O estudo analisou aspetos que influenciam o tratamento do cancro além da erradicação do cancro em si, disse Monet Roberts, professora assistente de engenharia biomédica na Virgina Tech e coautora do trabalho. A equipa de Munson desenvolveu um sistema de modelagem de três níveis, que combina modelos murinos e de engenharia de tecidos, para analisar como os fármacos quimioterapêuticos alteram o sistema linfático cerebral.
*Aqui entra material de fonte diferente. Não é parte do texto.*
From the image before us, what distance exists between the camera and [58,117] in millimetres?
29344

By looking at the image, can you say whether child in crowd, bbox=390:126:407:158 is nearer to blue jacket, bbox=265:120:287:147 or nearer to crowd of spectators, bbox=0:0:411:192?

Este sistema inclui o primeiro modelo de engenharia de tecidos humanos que replica o tecido linfático cerebral, permitindo a realização de testes terapêuticos e análises personalizadas. O estudo centrou-se em dois dos medicamentos mais utilizados na quimioterapia: docetaxel e carboplatina. Ambos mostraram efeitos negativos no sistema linfático, embora o impacto tenha sido muito mais acentuado com o docetaxel.
Munson detalhou que “o que observamos é uma contração dos vasos linfáticos e uma diminuição de suas alças ou ramificações. Esses são sinais de um crescimento reduzido que indicam que os vasos linfáticos estão mudando ou não se regenerando de forma benéfica. A saúde linfática deteriorou-se significativamente nos três modelos, medidos de diferentes maneiras”. Não existe uma cura definitiva para o quimio-cérebro, mas terapias e hábitos saudáveis podem aliviar os sintomas As imagens cerebrais em ratos tratados com o medicamento revelaram um drenagem linfática reduzida, e os testes cognitivos mostraram que estes animais apresentavam déficits de memória. Munson acrescentou que “isso poderia explicar potencialmente alguns desses déficits de memória, o que é semelhante ao que vimos na doença de Alzheimer”.
O quimiocerebro afeta mais as mulheres
Munson observou que “as doenças linfáticas, em geral, afetam mais as mulheres do que os homens. Estamos muito interessados em compreender essa diferença e por que ela pode existir”. O estudo destacou que as pacientes, especialmente aquelas tratadas por cancro da mama, apresentam uma maior prevalência de sintomas de quimiocerebro, o que levanta a necessidade de investigar mais profundamente os fatores biológicos e sociais que contribuem para essa disparidade.
Quanto às perspectivas de tratamento, a Cleveland Clinic indica que, embora não exista uma cura definitiva para a névoa mental causada pela quimioterapia, algumas terapias e medicamentos podem ajudar a aliviar os sintomas. Munson levantou a possibilidade de que a administração de certos medicamentos, como proteínas específicas, possa melhorar o drenagem linfática cerebral sem interferir na eficácia da quimioterapia. Além disso, mencionou que outros fatores relacionados a hábitos de vida, como sono adequado e atividade física, também influenciam o fluxo cerebral e poderiam fazer parte de estratégias complementares.